Pour souligner la fin des travaux du Réseau Express Vélo (REV) et soutenir les commerçants de la rue Saint-Denis, de nombreux citoyens sont venus y faire leurs emplettes et ont fait le trajet à vélo en famille, samedi en avant-midi.

Mayssa Ferah
Mayssa Ferah La Presse
Henri Ouellette-Vézina
Henri Ouellette-Vézina La Presse

Un convoi familial s’est déplacé à vélo du boulevard Gouin jusqu’au secteur commercial de la rue Saint-Denis sur le Plateau-Mont-Royal. Aux alentours de midi, ils étaient des dizaines. On rapporte en fin de journée que l’évènement a attiré des centaines de personnes.

Frédéric Bataille, Sévérine Lepage et leurs cinq enfants n’avaient que de bons commentaires à partager. Adeptes du vélo, ils sont partis du secteur d’Ahuntsic pour se rendre sur Saint-Denis faire les boutiques. Un trajet d’une durée de 25 minutes.

On est content que ça se passe enfin. On se sent l’esprit tranquille de savoir qu’il y a un large axe sécuritaire pour les enfants.

Frédéric Bataille, citoyen et cycliste

« On peut pédaler plus lentement, se parler et ça nous permet de remarquer des commerces qu’on ne connaissait pas et de s’arrêter. Ça nous encourage à venir magasiner », ajoute sa conjointe.

Plus qu’un loisir

Laurent Deslauriers, porte-parole de Vélo fantôme, abonde dans le même sens. « On a enfin créé un aménagement cyclable digne d’une ville comme Montréal. Désormais, se promener à vélo n’est plus un juste loisir, on peut réellement dire que c’est un moyen de transport. »

M. Deslauriers rappelle les circonstances des décès de Mathilde Blais, frappée par un camion alors qu’elle circulait en BIXI et de Bernard Carignan, mort sur la rue Saint-Denis en tentant d’éviter la portière d’une voiture. « Ces situations sont désormais impossibles avec le REV », pense-t-il.

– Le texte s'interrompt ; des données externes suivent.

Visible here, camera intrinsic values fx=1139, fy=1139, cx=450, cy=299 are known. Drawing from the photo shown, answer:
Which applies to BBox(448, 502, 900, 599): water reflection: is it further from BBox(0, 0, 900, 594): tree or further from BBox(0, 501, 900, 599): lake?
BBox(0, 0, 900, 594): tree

Grâce aux traverses de rues, le REV est plus sécuritaire pour les piétons, qui sont plus vulnérables aux accidents que les cyclistes, selon lui. « La rue est maintenant calme et apaisée. Si on veut plus de cyclistes, il faut des infrastructures sécuritaires sur leurs trajets. Ça ne peut aller qu’en améliorant. »

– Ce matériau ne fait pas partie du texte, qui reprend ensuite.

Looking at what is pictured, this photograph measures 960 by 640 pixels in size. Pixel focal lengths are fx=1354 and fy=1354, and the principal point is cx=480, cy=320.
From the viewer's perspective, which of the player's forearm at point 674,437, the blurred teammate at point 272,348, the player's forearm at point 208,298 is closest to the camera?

En marge de l’évènement, la conseillère associée aux transports actifs de la Ville, Marianne Giguère, a salué les citoyens pour leur implication. « Ça nous fait dire qu’on répond vraiment à un besoin. Si ça fonctionne comme on le croit, on ira chercher plein d’autres usagers qui n’étaient pas cyclistes auparavant », note-t-elle.

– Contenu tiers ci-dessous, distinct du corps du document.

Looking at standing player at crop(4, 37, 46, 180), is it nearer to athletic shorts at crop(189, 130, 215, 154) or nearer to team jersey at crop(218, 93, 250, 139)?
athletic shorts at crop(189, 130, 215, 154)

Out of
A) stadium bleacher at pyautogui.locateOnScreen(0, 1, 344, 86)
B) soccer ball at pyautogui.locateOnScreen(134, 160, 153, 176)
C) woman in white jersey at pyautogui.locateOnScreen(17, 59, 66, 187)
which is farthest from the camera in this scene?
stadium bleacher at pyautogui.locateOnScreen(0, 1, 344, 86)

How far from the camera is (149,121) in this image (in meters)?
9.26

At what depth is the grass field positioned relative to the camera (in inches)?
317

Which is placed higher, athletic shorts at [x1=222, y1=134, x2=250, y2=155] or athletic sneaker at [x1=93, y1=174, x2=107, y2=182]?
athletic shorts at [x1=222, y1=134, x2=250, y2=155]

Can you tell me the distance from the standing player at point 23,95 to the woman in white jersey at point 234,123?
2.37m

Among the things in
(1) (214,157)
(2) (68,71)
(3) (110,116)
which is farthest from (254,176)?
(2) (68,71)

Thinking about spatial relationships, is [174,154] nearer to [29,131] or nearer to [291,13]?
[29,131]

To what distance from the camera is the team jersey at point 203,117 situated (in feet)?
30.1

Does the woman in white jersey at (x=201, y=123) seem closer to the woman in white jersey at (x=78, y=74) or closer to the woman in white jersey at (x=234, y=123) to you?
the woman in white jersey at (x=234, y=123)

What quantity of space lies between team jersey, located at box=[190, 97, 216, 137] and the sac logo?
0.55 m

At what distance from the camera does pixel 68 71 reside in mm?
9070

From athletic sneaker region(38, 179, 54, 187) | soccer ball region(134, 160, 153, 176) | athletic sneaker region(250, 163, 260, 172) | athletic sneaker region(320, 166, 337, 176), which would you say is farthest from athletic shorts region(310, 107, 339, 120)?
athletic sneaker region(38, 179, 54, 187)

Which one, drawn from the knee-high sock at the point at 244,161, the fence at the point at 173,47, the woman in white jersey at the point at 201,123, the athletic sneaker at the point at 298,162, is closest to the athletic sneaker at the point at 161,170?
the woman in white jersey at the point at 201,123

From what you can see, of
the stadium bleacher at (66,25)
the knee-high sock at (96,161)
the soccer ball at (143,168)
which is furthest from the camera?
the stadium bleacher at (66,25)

« Je pense que les gens sont étonnés, parce que c’est plus qu’ils ne le pensaient, en termes de sécurité et de confort. On n’avait jamais vu ça des citoyens prendre en main un projet, avant même que la Ville en fasse l’inauguration », ajoute Mme Giguère, pour qui le REV rehaussera forcément les exigences des Montréalais envers tous les aménagements cyclables de la métropole.

S’étendant sur 184 km, le REV doit compter à terme 17 axes accessibles. Ceux-ci seront par ailleurs praticables à longueur d’année, incluant la saison hivernale, promet la Ville.